> _EXERCISE DESCRIPTION_
Count how many lines below contain the word "human", then give that number alone.

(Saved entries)
══════════════════════════════

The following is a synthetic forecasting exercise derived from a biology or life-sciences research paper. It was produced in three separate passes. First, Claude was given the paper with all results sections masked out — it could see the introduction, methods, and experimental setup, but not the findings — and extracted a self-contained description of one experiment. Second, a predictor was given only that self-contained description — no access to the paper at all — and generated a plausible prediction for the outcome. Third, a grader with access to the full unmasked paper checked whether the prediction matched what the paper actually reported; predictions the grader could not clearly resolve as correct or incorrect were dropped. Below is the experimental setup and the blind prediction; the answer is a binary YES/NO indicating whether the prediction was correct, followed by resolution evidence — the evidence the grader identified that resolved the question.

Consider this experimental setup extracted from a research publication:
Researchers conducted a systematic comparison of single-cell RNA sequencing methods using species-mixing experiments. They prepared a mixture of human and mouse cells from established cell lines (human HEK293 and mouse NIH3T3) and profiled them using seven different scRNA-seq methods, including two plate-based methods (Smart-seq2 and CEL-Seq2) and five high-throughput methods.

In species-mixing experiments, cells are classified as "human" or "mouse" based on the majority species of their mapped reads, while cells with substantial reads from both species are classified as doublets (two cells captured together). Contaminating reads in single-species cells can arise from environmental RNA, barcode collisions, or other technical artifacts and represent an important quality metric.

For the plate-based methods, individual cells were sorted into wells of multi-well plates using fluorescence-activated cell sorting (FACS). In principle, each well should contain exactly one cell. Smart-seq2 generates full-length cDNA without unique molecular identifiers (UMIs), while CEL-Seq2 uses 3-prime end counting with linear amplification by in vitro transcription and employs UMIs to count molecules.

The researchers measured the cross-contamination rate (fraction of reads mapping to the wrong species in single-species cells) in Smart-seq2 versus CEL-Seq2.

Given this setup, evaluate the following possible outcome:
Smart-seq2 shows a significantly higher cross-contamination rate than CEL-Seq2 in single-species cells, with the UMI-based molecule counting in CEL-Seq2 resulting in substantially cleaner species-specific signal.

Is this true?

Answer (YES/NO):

══════════════════════════════

> _EXERCISE RESPONSE_
2